#### Texte source:
========

Tout savoir sur le nouveau décret du 29 juin 2018.
Information de la chambre syndicale de l’armurerie
jeudi 12 juillet 2018
A propos du décret n° 2018-542 du 29 juin, il nous a paru utile de vous présenter la note d’information de la Chambre Syndicale des Armuriers qui a participé en amont, comme tous les acteurs de la profession, les sportifs et les collectionneurs, au travail d’élaboration du décret.
Il est bien entendu que ce décret ne donne pas satisfaction sur un certain nombre de points et, certains "râleurs", s’en prennent aux acteurs qui ont travaillé sur le décret, plutôt qu’au pouvoir politique qui imposé la version définitive malgré les demandes. Il est en effet facile de critiquer ceux qui se dévouent bénévolement "pour limiter la casse". Ainsi au "café du commerce", chacun peut y aller facilement de son commentaire. Mais ceux là, on ne les a pas vu participer activement au travail sur les textes proprement dits.
Je suis bien placé pour dire que chacun a fait de son mieux dans sa spécificité dans l’intérêt de notre "petit monde" des armes. Ainsi je rappelle que je suis membre du bureau de la Chambre Syndicale.

========

#### Exercice court:
Rédigez la suite du texte ci-dessus sur le décret du 29 juin 2018 en reprenant après sa dernière phrase.

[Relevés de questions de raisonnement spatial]

========

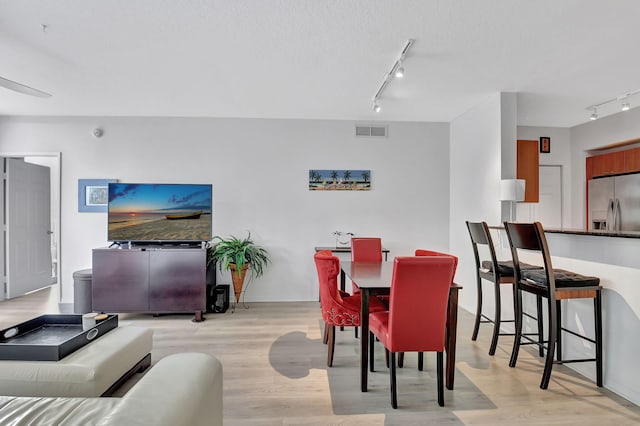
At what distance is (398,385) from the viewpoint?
8.54 ft

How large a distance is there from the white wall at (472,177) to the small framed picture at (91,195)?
500 cm

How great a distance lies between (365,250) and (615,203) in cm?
386

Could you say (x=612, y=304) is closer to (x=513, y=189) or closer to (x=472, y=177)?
(x=513, y=189)

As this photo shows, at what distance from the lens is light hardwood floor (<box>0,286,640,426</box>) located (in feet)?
7.18

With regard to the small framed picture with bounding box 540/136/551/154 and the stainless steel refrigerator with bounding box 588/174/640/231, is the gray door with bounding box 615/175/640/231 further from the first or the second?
the small framed picture with bounding box 540/136/551/154

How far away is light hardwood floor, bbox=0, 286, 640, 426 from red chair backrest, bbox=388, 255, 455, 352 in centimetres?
43

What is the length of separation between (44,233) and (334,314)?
580 centimetres

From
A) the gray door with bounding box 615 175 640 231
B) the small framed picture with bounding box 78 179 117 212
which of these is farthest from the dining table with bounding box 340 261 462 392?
the small framed picture with bounding box 78 179 117 212

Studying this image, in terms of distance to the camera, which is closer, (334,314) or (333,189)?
(334,314)

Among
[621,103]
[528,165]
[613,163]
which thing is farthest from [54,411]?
[613,163]

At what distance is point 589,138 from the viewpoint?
5453 mm

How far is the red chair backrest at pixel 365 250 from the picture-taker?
12.8ft

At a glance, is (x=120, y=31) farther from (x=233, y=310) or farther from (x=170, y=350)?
(x=233, y=310)

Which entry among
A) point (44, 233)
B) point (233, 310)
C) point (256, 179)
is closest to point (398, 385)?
point (233, 310)
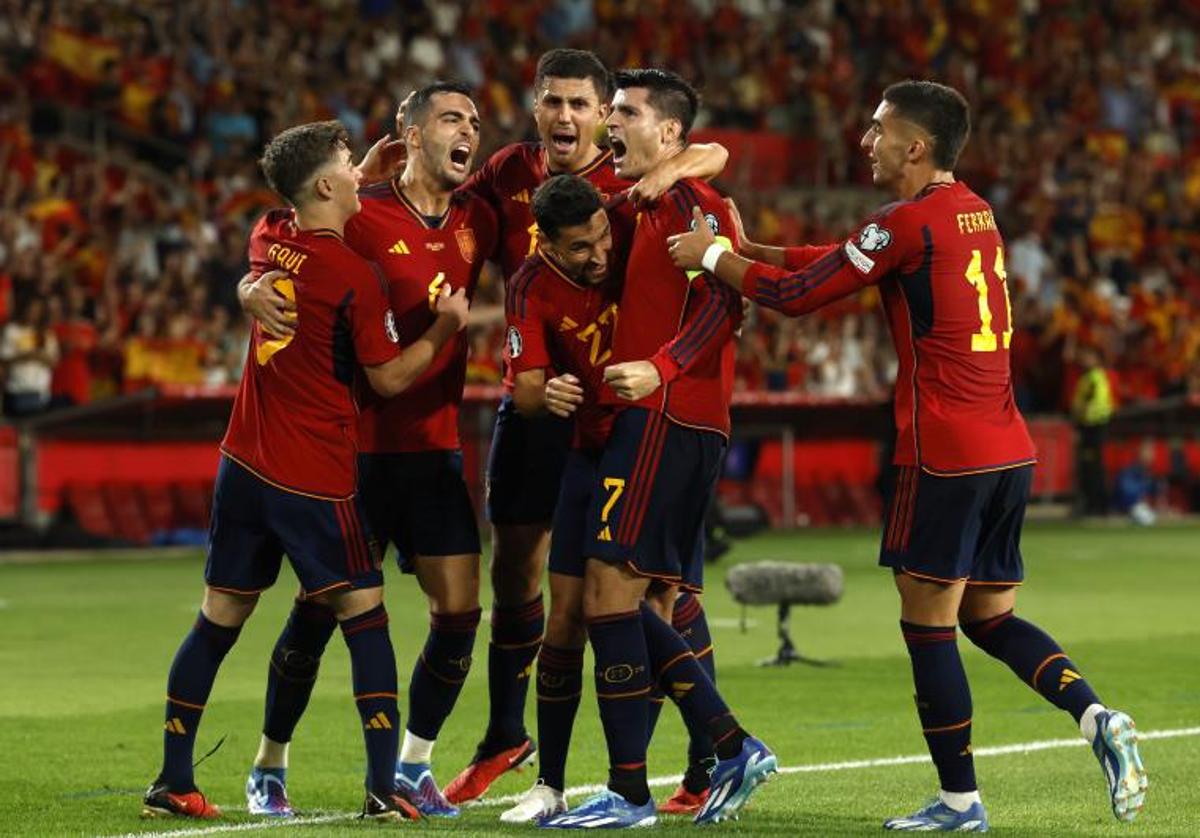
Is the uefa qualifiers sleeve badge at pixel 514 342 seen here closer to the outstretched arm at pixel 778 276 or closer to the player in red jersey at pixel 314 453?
the player in red jersey at pixel 314 453

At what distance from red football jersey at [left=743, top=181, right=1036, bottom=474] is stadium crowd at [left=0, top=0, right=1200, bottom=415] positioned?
1492 cm

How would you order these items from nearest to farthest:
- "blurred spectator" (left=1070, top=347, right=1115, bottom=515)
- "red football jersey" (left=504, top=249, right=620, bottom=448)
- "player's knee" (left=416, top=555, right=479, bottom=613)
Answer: "red football jersey" (left=504, top=249, right=620, bottom=448) → "player's knee" (left=416, top=555, right=479, bottom=613) → "blurred spectator" (left=1070, top=347, right=1115, bottom=515)

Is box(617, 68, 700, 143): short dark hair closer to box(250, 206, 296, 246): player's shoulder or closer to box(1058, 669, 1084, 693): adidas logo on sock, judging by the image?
box(250, 206, 296, 246): player's shoulder

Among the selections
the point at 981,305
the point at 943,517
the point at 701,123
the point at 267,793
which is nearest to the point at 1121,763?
the point at 943,517

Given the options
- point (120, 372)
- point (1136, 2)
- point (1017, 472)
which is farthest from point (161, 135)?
point (1017, 472)

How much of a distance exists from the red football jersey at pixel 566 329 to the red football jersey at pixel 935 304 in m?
0.63

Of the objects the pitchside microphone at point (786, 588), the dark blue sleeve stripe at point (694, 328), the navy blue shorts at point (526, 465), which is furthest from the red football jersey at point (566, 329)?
the pitchside microphone at point (786, 588)

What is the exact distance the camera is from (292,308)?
7480mm

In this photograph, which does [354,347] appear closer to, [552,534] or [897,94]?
[552,534]

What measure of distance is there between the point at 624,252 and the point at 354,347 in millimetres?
962

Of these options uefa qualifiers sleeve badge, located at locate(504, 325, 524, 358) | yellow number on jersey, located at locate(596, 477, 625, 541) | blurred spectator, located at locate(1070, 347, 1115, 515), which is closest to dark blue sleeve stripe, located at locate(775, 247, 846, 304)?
yellow number on jersey, located at locate(596, 477, 625, 541)

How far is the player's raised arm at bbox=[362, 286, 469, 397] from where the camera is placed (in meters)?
7.52

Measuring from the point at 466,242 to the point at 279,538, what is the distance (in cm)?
141

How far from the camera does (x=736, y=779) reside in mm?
7344
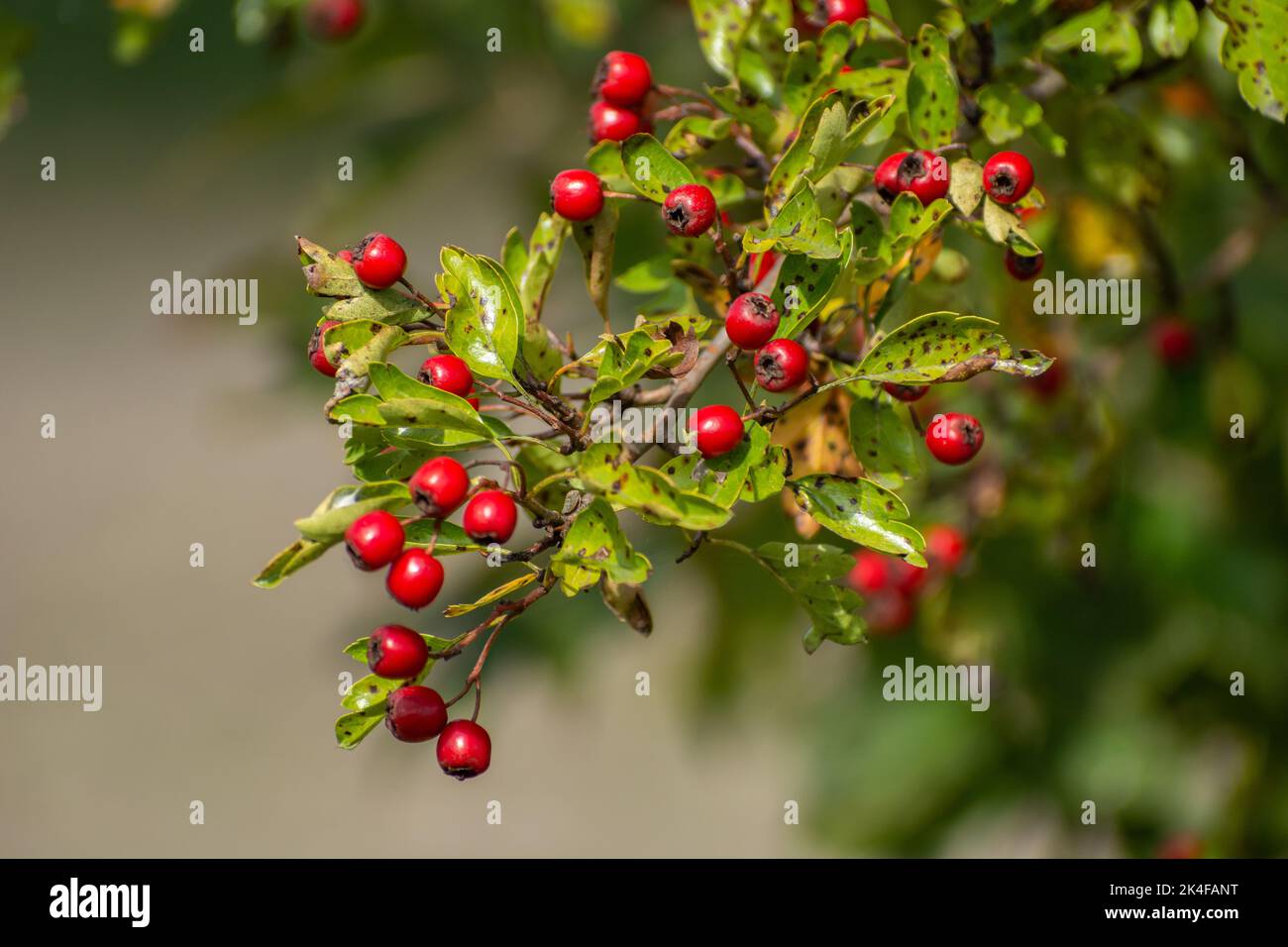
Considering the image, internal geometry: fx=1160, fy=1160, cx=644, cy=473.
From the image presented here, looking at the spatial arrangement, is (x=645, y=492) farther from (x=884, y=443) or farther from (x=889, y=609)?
(x=889, y=609)

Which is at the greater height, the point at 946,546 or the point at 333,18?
the point at 333,18

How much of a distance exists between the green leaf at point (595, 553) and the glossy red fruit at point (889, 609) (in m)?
0.90

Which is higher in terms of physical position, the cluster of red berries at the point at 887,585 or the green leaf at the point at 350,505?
the green leaf at the point at 350,505

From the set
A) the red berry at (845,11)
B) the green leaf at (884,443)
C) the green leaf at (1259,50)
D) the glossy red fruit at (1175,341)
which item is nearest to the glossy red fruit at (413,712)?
the green leaf at (884,443)

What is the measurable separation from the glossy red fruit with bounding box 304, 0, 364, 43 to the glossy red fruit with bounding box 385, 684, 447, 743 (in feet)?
3.11

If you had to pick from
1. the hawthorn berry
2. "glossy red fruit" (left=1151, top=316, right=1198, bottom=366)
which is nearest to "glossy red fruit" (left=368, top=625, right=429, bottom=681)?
the hawthorn berry

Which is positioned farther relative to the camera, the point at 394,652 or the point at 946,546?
the point at 946,546

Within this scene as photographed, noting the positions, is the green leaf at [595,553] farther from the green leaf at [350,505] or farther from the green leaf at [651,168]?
the green leaf at [651,168]

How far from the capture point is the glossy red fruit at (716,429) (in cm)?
68

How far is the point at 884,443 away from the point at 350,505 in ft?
1.16

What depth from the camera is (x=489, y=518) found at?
0.66 meters

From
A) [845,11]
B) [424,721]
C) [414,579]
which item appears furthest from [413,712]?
[845,11]

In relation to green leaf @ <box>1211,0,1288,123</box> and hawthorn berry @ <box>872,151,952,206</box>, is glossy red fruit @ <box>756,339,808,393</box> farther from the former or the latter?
green leaf @ <box>1211,0,1288,123</box>

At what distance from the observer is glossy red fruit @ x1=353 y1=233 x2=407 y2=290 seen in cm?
73
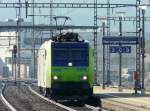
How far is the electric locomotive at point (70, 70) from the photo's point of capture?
3312 centimetres

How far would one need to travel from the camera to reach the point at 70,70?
109 feet

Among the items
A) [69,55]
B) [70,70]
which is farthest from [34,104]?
[69,55]

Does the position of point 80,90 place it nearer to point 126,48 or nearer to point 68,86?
point 68,86

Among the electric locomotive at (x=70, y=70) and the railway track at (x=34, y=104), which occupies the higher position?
the electric locomotive at (x=70, y=70)

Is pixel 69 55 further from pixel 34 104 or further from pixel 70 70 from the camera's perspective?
pixel 34 104

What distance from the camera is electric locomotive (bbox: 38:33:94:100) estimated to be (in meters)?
33.1

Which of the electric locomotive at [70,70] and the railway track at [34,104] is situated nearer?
the railway track at [34,104]

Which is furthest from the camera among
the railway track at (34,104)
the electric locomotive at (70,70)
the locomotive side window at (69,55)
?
the locomotive side window at (69,55)

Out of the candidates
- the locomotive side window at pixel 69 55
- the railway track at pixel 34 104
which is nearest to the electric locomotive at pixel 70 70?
the locomotive side window at pixel 69 55

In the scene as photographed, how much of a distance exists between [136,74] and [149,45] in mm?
92237

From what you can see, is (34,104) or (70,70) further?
(34,104)

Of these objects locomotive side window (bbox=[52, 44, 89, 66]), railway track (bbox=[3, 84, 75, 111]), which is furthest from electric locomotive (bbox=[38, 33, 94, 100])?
railway track (bbox=[3, 84, 75, 111])

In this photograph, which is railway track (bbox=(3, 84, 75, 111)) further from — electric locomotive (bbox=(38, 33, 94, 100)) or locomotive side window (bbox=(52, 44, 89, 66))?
locomotive side window (bbox=(52, 44, 89, 66))

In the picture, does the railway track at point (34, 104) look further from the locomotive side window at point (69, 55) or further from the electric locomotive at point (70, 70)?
the locomotive side window at point (69, 55)
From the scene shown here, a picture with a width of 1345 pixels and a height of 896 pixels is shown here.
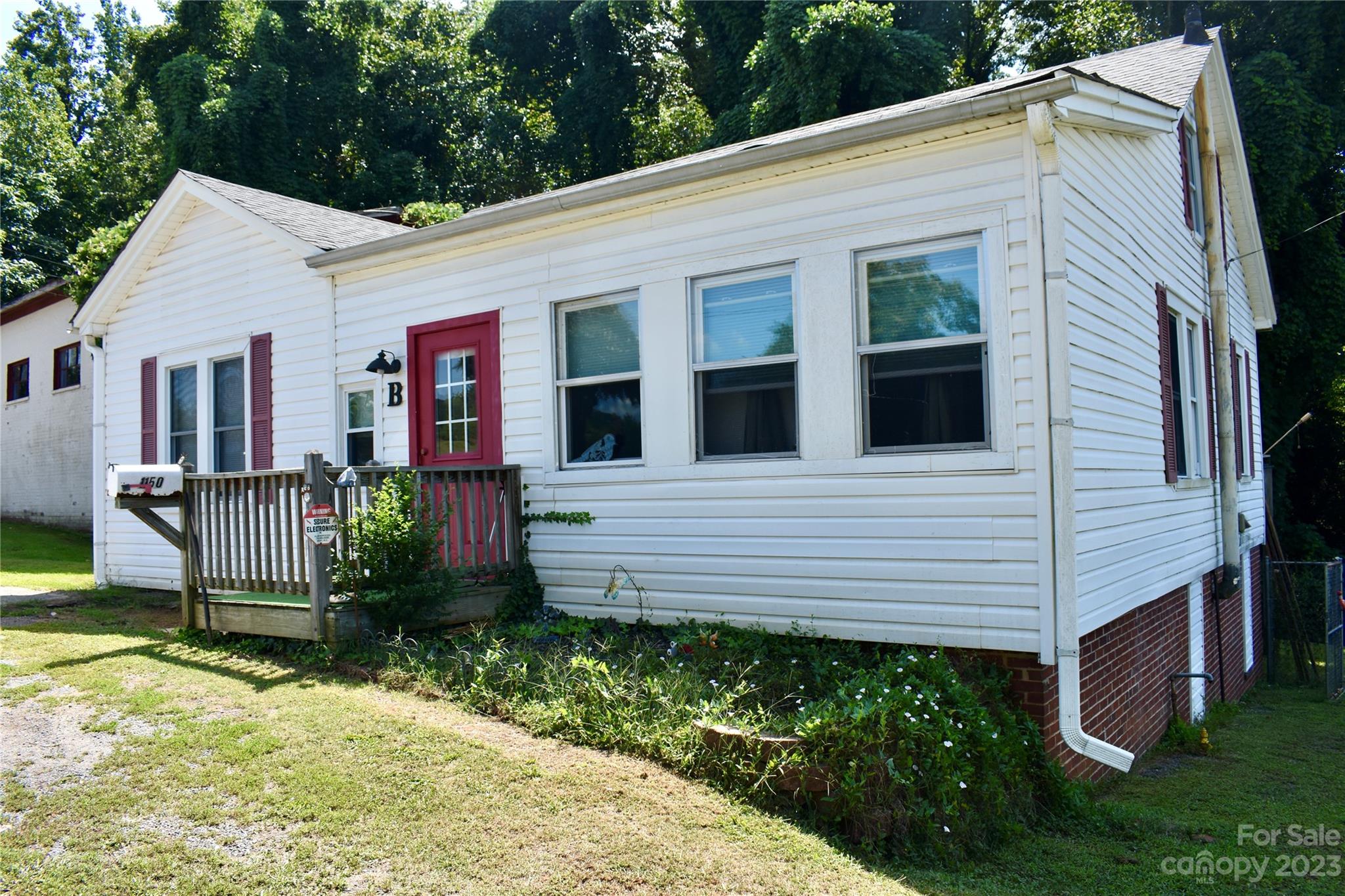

========

#### Résultat de l'exercice:
Jean-Jacques Buigné, Président de l’UFA
Il y a quatre évolutions essentielles qui procèdent de la directive :
- La suppression de la catégorie D (1°) soumise à enregistrement, et le basculement des armes qui en relèvent (fusils de chasse à un coup par canon lisse) en catégorie C, soumise à déclaration.
- Le surclassement des armes neutralisées en catégorie C, alors qu’elles étaient en catégorie D.2 libres.
- Le surclassement en catégorie A de certaines armes semi-automatiques qui étaient en catégorie B.
- Le contrôle administratif des courtiers en armes, quelle que soit la catégorie.
Ce décret apporte un certain nombre de simplifications administratives pour les armuriers ainsi que pour les chasseurs et les tireurs.
Voici les principales :
Les réducteurs de son ne sont plus soumis à autorisation pour la catégorie B et à la déclaration pour la catégorie C. Ces réducteurs ne sont plus considérés comme des éléments d’armes et peuvent être acquis sur présentation du titre de détention de l’arme, sans déclaration ni autorisation.
Certains clubs de tir peuvent acquérir un plus grand nombre d’armes et de munitions.
Le rapport tous les six mois des ventes de catégorie B est supprimé.
Il n’est plus nécessaire de faire signer le livre des armes de catégorie C par l’acquéreur.
Les autorisations de fabrication et de commerce (AFCI) passent de 5 ans à 10 ans.
Le préavis de 6 mois pour le renouvellement de l’agrément des armuriers est abrogé.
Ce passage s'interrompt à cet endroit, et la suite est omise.